■ Entrées fournies ■
⁂
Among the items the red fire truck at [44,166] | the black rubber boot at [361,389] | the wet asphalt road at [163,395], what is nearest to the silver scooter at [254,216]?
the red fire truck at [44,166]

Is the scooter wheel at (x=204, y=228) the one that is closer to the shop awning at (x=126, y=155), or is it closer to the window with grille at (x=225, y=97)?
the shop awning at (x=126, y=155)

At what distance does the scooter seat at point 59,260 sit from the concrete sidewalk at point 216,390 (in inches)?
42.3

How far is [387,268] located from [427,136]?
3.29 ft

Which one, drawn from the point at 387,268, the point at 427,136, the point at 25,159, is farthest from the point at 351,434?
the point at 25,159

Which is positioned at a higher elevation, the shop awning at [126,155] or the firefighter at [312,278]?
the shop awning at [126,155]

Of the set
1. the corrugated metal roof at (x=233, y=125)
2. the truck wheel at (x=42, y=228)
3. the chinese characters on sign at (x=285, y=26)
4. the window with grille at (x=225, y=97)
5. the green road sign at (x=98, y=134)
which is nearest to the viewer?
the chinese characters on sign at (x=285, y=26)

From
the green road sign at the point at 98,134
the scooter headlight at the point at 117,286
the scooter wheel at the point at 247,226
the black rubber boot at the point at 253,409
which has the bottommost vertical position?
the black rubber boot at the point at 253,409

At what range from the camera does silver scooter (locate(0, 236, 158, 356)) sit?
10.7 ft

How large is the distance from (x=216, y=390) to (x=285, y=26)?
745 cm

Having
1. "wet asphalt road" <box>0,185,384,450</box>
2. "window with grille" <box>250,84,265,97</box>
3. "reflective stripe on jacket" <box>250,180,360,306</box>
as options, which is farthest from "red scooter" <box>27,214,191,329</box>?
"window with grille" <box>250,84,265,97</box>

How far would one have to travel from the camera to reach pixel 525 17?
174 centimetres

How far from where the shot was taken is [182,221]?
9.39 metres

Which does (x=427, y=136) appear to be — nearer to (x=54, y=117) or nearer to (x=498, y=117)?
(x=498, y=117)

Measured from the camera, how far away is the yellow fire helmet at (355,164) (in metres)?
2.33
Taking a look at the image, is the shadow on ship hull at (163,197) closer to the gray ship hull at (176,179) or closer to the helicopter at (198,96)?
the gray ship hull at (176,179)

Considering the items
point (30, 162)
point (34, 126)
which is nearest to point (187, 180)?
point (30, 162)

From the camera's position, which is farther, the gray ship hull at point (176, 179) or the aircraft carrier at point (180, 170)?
⁂
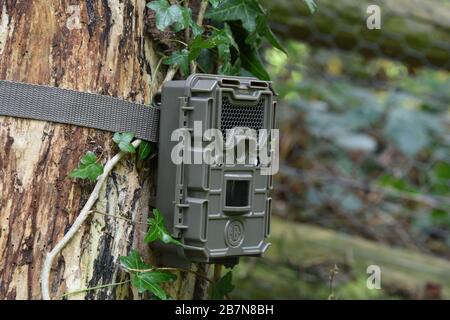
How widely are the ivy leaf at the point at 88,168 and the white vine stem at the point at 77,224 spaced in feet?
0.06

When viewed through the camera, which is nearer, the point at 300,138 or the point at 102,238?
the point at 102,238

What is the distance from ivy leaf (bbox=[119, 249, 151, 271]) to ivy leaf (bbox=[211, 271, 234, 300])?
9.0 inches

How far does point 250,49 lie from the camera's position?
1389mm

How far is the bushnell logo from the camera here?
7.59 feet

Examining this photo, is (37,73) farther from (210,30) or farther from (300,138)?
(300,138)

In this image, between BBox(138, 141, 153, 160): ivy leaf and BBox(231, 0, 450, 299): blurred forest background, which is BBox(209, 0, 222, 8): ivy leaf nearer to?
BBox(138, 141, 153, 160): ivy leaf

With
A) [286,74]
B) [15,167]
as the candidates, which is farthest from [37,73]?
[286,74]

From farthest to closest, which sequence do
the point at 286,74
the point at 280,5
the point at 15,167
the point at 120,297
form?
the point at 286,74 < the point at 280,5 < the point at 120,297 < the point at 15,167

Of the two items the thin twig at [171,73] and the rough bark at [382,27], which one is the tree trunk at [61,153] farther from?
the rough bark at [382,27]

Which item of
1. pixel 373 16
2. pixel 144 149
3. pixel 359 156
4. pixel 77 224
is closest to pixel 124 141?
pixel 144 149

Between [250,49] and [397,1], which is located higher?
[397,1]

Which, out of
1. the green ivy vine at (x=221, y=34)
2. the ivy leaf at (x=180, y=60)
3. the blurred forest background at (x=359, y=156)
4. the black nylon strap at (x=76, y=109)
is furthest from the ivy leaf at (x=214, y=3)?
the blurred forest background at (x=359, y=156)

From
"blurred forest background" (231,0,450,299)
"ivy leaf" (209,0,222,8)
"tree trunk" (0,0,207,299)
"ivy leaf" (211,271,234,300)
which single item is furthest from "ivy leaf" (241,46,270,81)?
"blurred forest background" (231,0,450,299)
⁂
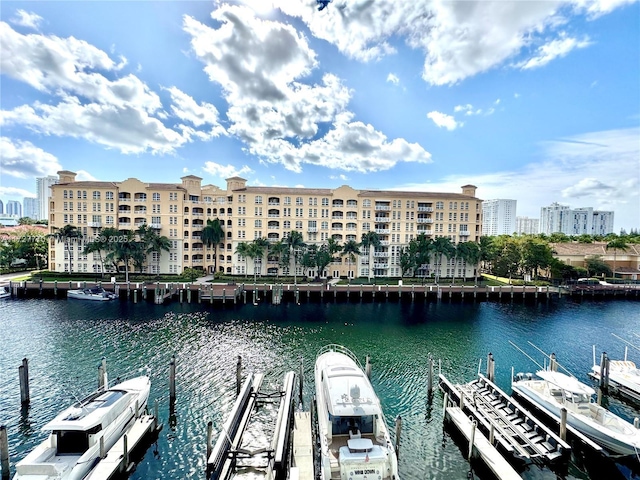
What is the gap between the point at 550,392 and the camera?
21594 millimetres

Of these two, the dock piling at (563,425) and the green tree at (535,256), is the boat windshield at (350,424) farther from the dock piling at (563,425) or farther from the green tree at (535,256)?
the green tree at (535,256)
⁂
Filtrez les entrées ci-dessus et recopiez chaque ligne qui contient le mot « grille ». La casse compte.

■ Problème résolu ■
Is the scooter wheel at (x=204, y=228) the one that is closer to the shop awning at (x=126, y=155), or is it closer to the window with grille at (x=225, y=97)?
4. the window with grille at (x=225, y=97)
2. "window with grille" <box>250,84,265,97</box>
"window with grille" <box>250,84,265,97</box>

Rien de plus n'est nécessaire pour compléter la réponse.